When the Leilon Five reached the ruins of Merdelain, everything changed. In the story Kael had read, their tale was meant to end in triumph, five heroes standing together against the darkness. But the real story fractured long before its ending. Idris Doryu, the companion Kael admired most, vanished after being drawn into the Shadowfell to fight battles of his own. The others searched for him, but when they finally reached that place, it was too late, Idris was gone, slain far from the light of the world he’d once saved.

Kael remembers that the story he read had promised a different ending-an army of Talassan zealots and undead converging on Leilon, Idris wielding the Ruinstone in a final act of sacrifice to save the coast. But that ending never came. The pages were blank where his friend’s victory should have been. The story had changed, and Kael no longer knew how it was supposed to end.

Kael couldn’t tell whether he had caused it.
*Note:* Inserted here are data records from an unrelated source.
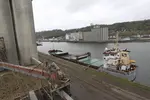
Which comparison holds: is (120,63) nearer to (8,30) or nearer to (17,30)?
(17,30)

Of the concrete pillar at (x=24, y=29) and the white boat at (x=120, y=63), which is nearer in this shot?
the concrete pillar at (x=24, y=29)

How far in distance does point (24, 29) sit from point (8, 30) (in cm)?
125

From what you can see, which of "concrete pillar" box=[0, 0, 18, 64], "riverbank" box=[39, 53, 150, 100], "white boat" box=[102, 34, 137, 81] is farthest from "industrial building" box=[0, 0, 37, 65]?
"white boat" box=[102, 34, 137, 81]

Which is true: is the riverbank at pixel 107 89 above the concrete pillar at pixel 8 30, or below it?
below

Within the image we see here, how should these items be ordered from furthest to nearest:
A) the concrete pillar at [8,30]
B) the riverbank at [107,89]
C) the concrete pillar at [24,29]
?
the concrete pillar at [24,29] < the concrete pillar at [8,30] < the riverbank at [107,89]

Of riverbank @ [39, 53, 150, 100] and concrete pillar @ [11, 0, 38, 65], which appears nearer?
riverbank @ [39, 53, 150, 100]

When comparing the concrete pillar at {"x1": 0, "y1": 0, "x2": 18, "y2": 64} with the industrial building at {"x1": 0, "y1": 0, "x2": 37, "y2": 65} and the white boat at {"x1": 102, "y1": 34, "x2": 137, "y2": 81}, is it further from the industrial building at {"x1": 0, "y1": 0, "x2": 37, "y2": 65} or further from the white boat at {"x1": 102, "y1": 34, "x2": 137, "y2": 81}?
the white boat at {"x1": 102, "y1": 34, "x2": 137, "y2": 81}

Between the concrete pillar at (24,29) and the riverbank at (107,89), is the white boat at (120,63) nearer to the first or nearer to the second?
the riverbank at (107,89)

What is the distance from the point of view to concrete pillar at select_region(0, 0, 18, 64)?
7.83 metres

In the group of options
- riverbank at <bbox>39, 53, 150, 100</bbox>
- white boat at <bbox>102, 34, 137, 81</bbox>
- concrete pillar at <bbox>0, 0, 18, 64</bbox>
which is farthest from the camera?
white boat at <bbox>102, 34, 137, 81</bbox>

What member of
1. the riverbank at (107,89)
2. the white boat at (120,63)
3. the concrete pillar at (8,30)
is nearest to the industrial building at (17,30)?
the concrete pillar at (8,30)

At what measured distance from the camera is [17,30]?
834cm

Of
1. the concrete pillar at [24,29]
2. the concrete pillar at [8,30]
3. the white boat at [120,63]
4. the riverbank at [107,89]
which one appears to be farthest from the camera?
the white boat at [120,63]

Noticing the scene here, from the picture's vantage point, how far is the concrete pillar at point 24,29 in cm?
794
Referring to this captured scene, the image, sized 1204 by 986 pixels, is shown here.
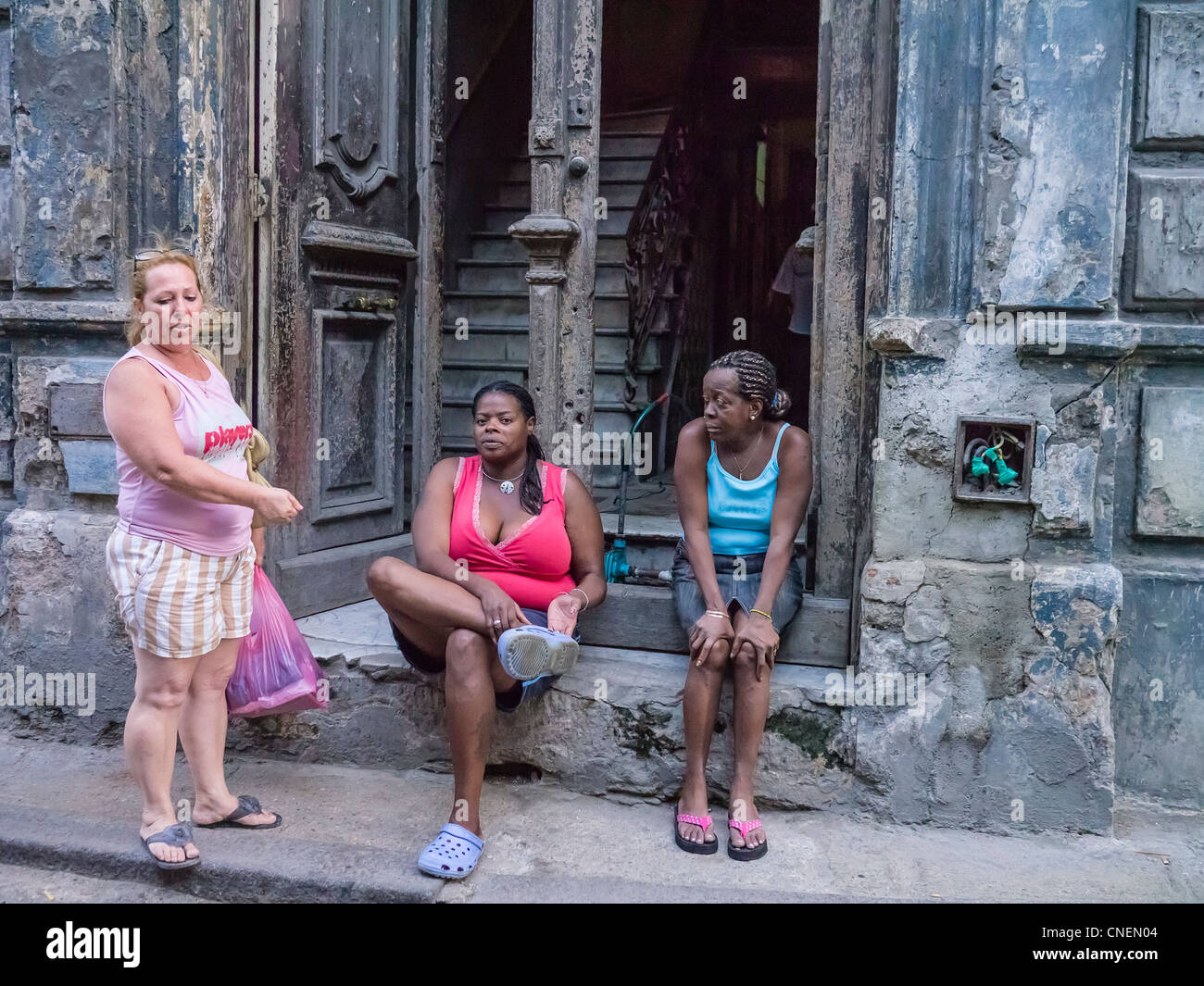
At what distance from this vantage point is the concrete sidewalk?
287 centimetres

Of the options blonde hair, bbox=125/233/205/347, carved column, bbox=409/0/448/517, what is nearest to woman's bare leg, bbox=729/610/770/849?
carved column, bbox=409/0/448/517

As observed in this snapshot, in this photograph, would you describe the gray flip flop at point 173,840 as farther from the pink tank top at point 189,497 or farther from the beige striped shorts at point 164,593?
the pink tank top at point 189,497

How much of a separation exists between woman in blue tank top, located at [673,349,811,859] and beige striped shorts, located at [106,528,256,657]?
1.38m

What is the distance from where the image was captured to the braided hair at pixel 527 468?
11.2 feet

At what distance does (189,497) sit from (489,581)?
0.87 metres

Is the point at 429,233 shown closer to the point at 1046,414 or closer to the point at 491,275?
the point at 1046,414

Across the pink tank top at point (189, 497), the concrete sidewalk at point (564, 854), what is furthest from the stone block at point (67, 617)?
the pink tank top at point (189, 497)

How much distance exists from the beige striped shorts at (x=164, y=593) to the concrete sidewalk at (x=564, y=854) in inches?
24.9

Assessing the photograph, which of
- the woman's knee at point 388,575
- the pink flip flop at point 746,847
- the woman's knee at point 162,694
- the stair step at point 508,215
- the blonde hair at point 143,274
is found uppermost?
the stair step at point 508,215

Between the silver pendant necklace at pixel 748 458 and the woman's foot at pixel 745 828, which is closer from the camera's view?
the woman's foot at pixel 745 828

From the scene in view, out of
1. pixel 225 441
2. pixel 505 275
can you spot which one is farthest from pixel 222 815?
pixel 505 275

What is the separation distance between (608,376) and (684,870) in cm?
384

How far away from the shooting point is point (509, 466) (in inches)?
137

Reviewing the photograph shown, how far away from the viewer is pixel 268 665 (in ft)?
11.1
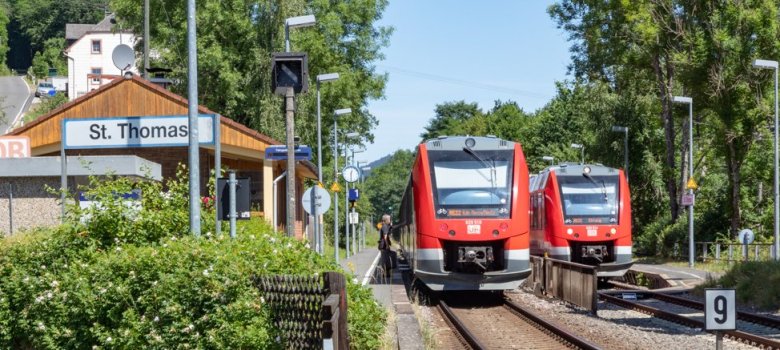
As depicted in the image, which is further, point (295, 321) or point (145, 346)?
point (145, 346)

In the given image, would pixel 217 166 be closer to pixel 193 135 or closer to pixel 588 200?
pixel 193 135

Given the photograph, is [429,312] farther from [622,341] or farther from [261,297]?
[261,297]

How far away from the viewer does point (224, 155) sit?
3238 cm

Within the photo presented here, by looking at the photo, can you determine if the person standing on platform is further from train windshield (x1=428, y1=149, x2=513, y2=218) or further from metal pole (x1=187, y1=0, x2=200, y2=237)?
metal pole (x1=187, y1=0, x2=200, y2=237)

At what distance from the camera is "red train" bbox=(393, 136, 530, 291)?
21000 mm

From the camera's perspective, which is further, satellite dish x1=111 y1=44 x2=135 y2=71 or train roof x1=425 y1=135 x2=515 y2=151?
satellite dish x1=111 y1=44 x2=135 y2=71


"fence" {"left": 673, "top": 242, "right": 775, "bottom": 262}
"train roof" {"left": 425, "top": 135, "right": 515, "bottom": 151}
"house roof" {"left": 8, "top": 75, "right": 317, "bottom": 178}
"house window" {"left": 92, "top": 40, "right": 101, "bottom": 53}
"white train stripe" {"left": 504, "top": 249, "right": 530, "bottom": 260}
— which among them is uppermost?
"house window" {"left": 92, "top": 40, "right": 101, "bottom": 53}

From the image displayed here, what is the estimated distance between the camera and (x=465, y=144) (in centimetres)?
2169

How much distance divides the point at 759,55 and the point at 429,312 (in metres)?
23.2

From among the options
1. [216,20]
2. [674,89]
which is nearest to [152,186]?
[216,20]

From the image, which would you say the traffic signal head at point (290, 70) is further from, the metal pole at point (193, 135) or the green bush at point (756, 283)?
the green bush at point (756, 283)

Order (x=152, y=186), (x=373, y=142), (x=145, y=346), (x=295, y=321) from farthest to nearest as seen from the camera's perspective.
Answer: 1. (x=373, y=142)
2. (x=152, y=186)
3. (x=145, y=346)
4. (x=295, y=321)

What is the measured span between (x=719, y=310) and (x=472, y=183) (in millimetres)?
11665

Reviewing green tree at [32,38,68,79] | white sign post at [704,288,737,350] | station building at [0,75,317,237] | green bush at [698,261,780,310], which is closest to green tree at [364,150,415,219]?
green tree at [32,38,68,79]
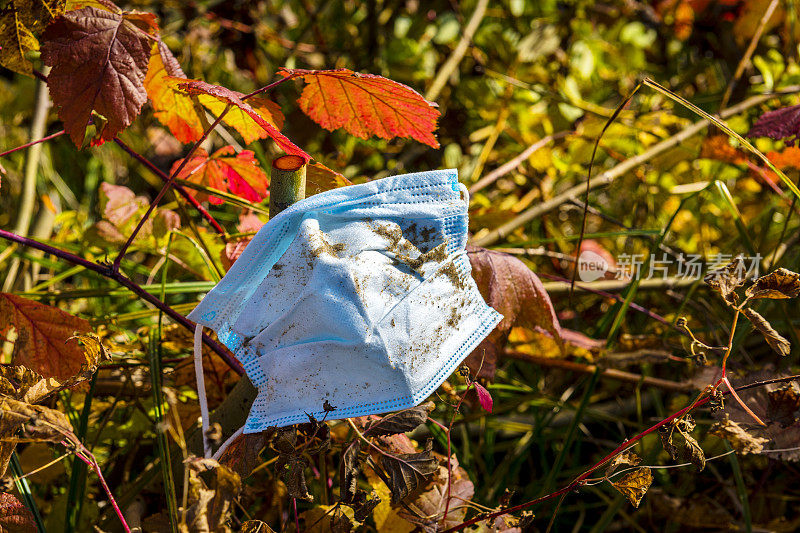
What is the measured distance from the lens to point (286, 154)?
2.23 feet

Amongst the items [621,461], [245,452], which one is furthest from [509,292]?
[245,452]

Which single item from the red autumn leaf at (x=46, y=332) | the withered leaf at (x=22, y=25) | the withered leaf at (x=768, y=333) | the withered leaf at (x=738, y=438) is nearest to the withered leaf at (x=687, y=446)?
the withered leaf at (x=738, y=438)

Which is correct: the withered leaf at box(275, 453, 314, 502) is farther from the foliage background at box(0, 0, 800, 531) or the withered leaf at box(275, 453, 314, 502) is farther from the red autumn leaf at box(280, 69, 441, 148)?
the red autumn leaf at box(280, 69, 441, 148)

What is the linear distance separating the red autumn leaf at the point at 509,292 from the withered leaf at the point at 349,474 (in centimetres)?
29

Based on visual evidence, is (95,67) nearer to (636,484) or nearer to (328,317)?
(328,317)

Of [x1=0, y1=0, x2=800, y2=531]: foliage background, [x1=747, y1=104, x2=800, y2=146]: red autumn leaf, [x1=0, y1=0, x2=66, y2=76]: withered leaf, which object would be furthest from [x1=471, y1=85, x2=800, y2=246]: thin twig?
[x1=0, y1=0, x2=66, y2=76]: withered leaf

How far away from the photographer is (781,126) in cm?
103

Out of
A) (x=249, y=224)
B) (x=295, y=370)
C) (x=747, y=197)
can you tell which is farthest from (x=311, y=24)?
(x=295, y=370)

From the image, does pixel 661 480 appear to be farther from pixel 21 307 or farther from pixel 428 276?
pixel 21 307

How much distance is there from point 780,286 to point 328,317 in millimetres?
496

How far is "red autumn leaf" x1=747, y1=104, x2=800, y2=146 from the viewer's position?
101 centimetres

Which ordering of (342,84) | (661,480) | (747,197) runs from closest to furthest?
1. (342,84)
2. (661,480)
3. (747,197)

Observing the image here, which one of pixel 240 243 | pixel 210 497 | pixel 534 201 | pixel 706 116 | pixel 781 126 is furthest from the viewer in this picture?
pixel 534 201

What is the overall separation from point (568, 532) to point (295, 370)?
806 mm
Maybe by acting where he shouldn’t have, he’d broken something that was never meant to bend. Or maybe this was simply what the story had always intended, beyond the pages he’d been allowed to read.

Now, Kael wanders a world that no longer matches the one he remembers. The heroes he once read about are scattered or gone. The gods he learned of in the temple remain silent. He continues forward, guided by instinct, insight, and the faint echo of a vanished story—seeking not to relive it, but to find its true ending, whatever that may be.